Collected data entries:

════════════════

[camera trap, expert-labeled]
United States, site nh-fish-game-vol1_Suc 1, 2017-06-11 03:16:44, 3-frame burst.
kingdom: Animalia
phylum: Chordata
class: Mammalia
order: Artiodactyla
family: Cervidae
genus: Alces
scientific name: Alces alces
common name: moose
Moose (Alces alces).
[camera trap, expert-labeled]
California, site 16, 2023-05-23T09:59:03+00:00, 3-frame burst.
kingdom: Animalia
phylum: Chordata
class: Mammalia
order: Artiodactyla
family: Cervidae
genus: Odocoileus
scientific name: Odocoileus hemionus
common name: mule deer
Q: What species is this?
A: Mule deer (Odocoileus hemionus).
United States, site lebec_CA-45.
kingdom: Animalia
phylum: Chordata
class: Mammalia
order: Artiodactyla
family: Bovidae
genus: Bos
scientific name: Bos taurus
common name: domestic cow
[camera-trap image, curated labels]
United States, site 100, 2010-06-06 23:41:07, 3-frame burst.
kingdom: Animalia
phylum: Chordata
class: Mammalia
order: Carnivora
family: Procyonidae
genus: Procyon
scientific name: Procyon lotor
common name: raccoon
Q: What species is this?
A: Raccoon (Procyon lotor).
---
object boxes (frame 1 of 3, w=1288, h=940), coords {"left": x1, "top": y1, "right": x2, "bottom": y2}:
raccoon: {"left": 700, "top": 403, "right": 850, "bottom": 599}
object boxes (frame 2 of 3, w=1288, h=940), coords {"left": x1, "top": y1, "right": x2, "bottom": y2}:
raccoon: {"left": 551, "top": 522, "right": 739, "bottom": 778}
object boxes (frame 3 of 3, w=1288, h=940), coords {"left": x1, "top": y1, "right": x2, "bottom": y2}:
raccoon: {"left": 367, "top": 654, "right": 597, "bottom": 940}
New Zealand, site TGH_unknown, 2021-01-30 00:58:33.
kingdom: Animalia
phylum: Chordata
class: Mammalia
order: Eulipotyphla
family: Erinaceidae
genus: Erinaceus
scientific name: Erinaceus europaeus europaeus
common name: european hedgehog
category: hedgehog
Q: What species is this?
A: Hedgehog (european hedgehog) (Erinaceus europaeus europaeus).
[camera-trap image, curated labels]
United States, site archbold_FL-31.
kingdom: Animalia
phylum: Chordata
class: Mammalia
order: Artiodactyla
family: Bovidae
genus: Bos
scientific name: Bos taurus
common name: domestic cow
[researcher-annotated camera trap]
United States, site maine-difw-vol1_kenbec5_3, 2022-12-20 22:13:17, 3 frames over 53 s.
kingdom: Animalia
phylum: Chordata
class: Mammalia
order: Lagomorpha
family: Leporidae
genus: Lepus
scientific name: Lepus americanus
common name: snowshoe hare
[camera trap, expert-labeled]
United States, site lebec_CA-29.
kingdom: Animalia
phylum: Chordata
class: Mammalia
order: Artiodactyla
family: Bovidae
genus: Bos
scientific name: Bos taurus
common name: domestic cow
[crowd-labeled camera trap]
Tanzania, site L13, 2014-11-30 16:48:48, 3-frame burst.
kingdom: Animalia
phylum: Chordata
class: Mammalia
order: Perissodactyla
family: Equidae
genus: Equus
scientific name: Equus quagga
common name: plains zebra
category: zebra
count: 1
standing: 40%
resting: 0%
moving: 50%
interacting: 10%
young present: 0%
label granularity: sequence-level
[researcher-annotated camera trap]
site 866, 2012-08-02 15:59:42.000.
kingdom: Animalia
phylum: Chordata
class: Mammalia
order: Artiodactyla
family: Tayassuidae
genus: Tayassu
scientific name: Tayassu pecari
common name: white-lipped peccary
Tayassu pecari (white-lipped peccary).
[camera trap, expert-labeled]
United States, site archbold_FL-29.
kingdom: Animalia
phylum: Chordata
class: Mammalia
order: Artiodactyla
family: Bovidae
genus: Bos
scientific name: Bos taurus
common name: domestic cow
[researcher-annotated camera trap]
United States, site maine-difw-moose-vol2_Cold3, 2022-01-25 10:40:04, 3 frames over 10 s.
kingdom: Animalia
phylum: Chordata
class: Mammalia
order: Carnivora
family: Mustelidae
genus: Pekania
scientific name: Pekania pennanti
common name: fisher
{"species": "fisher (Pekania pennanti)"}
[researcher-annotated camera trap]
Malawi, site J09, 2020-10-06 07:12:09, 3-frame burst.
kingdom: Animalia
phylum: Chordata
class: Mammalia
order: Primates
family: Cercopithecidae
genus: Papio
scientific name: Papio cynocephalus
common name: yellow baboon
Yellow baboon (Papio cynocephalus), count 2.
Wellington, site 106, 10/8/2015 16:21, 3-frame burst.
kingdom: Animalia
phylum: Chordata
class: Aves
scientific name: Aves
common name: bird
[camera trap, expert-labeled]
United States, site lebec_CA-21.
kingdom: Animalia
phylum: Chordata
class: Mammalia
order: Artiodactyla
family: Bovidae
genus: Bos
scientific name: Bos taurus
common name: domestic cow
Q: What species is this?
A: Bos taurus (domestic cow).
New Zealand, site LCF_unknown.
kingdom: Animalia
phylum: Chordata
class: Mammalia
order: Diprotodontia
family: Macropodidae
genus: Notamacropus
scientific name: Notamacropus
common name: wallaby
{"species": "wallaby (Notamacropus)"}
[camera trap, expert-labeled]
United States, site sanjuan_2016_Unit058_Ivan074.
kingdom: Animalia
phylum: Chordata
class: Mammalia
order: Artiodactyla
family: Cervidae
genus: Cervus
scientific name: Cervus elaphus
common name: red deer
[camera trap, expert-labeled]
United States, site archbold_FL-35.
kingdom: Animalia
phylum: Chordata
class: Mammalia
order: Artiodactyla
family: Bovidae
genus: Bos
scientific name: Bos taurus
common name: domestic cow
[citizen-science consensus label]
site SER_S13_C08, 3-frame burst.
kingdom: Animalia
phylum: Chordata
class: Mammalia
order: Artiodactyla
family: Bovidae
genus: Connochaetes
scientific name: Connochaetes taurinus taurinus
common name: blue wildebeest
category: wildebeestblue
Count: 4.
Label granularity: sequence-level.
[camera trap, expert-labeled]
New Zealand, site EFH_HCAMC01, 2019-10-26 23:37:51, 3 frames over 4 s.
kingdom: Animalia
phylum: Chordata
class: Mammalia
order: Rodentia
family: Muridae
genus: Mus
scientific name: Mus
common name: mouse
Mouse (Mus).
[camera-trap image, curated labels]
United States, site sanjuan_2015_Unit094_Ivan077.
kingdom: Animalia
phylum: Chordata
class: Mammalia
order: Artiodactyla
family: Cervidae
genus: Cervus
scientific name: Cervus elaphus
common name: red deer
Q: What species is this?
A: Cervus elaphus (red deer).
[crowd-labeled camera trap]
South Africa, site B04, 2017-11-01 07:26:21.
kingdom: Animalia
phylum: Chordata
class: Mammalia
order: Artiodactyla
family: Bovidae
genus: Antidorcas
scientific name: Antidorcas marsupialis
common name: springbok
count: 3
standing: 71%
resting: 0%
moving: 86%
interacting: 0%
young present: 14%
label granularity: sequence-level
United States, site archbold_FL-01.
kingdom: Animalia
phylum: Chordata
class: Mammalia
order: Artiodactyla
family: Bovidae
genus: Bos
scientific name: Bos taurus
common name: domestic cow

════════════════

_What to do_
Set down every record above, word for word.

_Output of the exercise_
[camera trap, expert-labeled]
United States, site nh-fish-game-vol1_Suc 1, 2017-06-11 03:16:44, 3-frame burst.
kingdom: Animalia
phylum: Chordata
class: Mammalia
order: Artiodactyla
family: Cervidae
genus: Alces
scientific name: Alces alces
common name: moose
Moose (Alces alces).
[camera trap, expert-labeled]
California, site 16, 2023-05-23T09:59:03+00:00, 3-frame burst.
kingdom: Animalia
phylum: Chordata
class: Mammalia
order: Artiodactyla
family: Cervidae
genus: Odocoileus
scientific name: Odocoileus hemionus
common name: mule deer
Q: What species is this?
A: Mule deer (Odocoileus hemionus).
United States, site lebec_CA-45.
kingdom: Animalia
phylum: Chordata
class: Mammalia
order: Artiodactyla
family: Bovidae
genus: Bos
scientific name: Bos taurus
common name: domestic cow
[camera-trap image, curated labels]
United States, site 100, 2010-06-06 23:41:07, 3-frame burst.
kingdom: Animalia
phylum: Chordata
class: Mammalia
order: Carnivora
family: Procyonidae
genus: Procyon
scientific name: Procyon lotor
common name: raccoon
Q: What species is this?
A: Raccoon (Procyon lotor).
---
object boxes (frame 1 of 3, w=1288, h=940), coords {"left": x1, "top": y1, "right": x2, "bottom": y2}:
raccoon: {"left": 700, "top": 403, "right": 850, "bottom": 599}
object boxes (frame 2 of 3, w=1288, h=940), coords {"left": x1, "top": y1, "right": x2, "bottom": y2}:
raccoon: {"left": 551, "top": 522, "right": 739, "bottom": 778}
object boxes (frame 3 of 3, w=1288, h=940), coords {"left": x1, "top": y1, "right": x2, "bottom": y2}:
raccoon: {"left": 367, "top": 654, "right": 597, "bottom": 940}
New Zealand, site TGH_unknown, 2021-01-30 00:58:33.
kingdom: Animalia
phylum: Chordata
class: Mammalia
order: Eulipotyphla
family: Erinaceidae
genus: Erinaceus
scientific name: Erinaceus europaeus europaeus
common name: european hedgehog
category: hedgehog
Q: What species is this?
A: Hedgehog (european hedgehog) (Erinaceus europaeus europaeus).
[camera-trap image, curated labels]
United States, site archbold_FL-31.
kingdom: Animalia
phylum: Chordata
class: Mammalia
order: Artiodactyla
family: Bovidae
genus: Bos
scientific name: Bos taurus
common name: domestic cow
[researcher-annotated camera trap]
United States, site maine-difw-vol1_kenbec5_3, 2022-12-20 22:13:17, 3 frames over 53 s.
kingdom: Animalia
phylum: Chordata
class: Mammalia
order: Lagomorpha
family: Leporidae
genus: Lepus
scientific name: Lepus americanus
common name: snowshoe hare
[camera trap, expert-labeled]
United States, site lebec_CA-29.
kingdom: Animalia
phylum: Chordata
class: Mammalia
order: Artiodactyla
family: Bovidae
genus: Bos
scientific name: Bos taurus
common name: domestic cow
[crowd-labeled camera trap]
Tanzania, site L13, 2014-11-30 16:48:48, 3-frame burst.
kingdom: Animalia
phylum: Chordata
class: Mammalia
order: Perissodactyla
family: Equidae
genus: Equus
scientific name: Equus quagga
common name: plains zebra
category: zebra
count: 1
standing: 40%
resting: 0%
moving: 50%
interacting: 10%
young present: 0%
label granularity: sequence-level
[researcher-annotated camera trap]
site 866, 2012-08-02 15:59:42.000.
kingdom: Animalia
phylum: Chordata
class: Mammalia
order: Artiodactyla
family: Tayassuidae
genus: Tayassu
scientific name: Tayassu pecari
common name: white-lipped peccary
Tayassu pecari (white-lipped peccary).
[camera trap, expert-labeled]
United States, site archbold_FL-29.
kingdom: Animalia
phylum: Chordata
class: Mammalia
order: Artiodactyla
family: Bovidae
genus: Bos
scientific name: Bos taurus
common name: domestic cow
[researcher-annotated camera trap]
United States, site maine-difw-moose-vol2_Cold3, 2022-01-25 10:40:04, 3 frames over 10 s.
kingdom: Animalia
phylum: Chordata
class: Mammalia
order: Carnivora
family: Mustelidae
genus: Pekania
scientific name: Pekania pennanti
common name: fisher
{"species": "fisher (Pekania pennanti)"}
[researcher-annotated camera trap]
Malawi, site J09, 2020-10-06 07:12:09, 3-frame burst.
kingdom: Animalia
phylum: Chordata
class: Mammalia
order: Primates
family: Cercopithecidae
genus: Papio
scientific name: Papio cynocephalus
common name: yellow baboon
Yellow baboon (Papio cynocephalus), count 2.
Wellington, site 106, 10/8/2015 16:21, 3-frame burst.
kingdom: Animalia
phylum: Chordata
class: Aves
scientific name: Aves
common name: bird
[camera trap, expert-labeled]
United States, site lebec_CA-21.
kingdom: Animalia
phylum: Chordata
class: Mammalia
order: Artiodactyla
family: Bovidae
genus: Bos
scientific name: Bos taurus
common name: domestic cow
Q: What species is this?
A: Bos taurus (domestic cow).
New Zealand, site LCF_unknown.
kingdom: Animalia
phylum: Chordata
class: Mammalia
order: Diprotodontia
family: Macropodidae
genus: Notamacropus
scientific name: Notamacropus
common name: wallaby
{"species": "wallaby (Notamacropus)"}
[camera trap, expert-labeled]
United States, site sanjuan_2016_Unit058_Ivan074.
kingdom: Animalia
phylum: Chordata
class: Mammalia
order: Artiodactyla
family: Cervidae
genus: Cervus
scientific name: Cervus elaphus
common name: red deer
[camera trap, expert-labeled]
United States, site archbold_FL-35.
kingdom: Animalia
phylum: Chordata
class: Mammalia
order: Artiodactyla
family: Bovidae
genus: Bos
scientific name: Bos taurus
common name: domestic cow
[citizen-science consensus label]
site SER_S13_C08, 3-frame burst.
kingdom: Animalia
phylum: Chordata
class: Mammalia
order: Artiodactyla
family: Bovidae
genus: Connochaetes
scientific name: Connochaetes taurinus taurinus
common name: blue wildebeest
category: wildebeestblue
Count: 4.
Label granularity: sequence-level.
[camera trap, expert-labeled]
New Zealand, site EFH_HCAMC01, 2019-10-26 23:37:51, 3 frames over 4 s.
kingdom: Animalia
phylum: Chordata
class: Mammalia
order: Rodentia
family: Muridae
genus: Mus
scientific name: Mus
common name: mouse
Mouse (Mus).
[camera-trap image, curated labels]
United States, site sanjuan_2015_Unit094_Ivan077.
kingdom: Animalia
phylum: Chordata
class: Mammalia
order: Artiodactyla
family: Cervidae
genus: Cervus
scientific name: Cervus elaphus
common name: red deer
Q: What species is this?
A: Cervus elaphus (red deer).
[crowd-labeled camera trap]
South Africa, site B04, 2017-11-01 07:26:21.
kingdom: Animalia
phylum: Chordata
class: Mammalia
order: Artiodactyla
family: Bovidae
genus: Antidorcas
scientific name: Antidorcas marsupialis
common name: springbok
count: 3
standing: 71%
resting: 0%
moving: 86%
interacting: 0%
young present: 14%
label granularity: sequence-level
United States, site archbold_FL-01.
kingdom: Animalia
phylum: Chordata
class: Mammalia
order: Artiodactyla
family: Bovidae
genus: Bos
scientific name: Bos taurus
common name: domestic cow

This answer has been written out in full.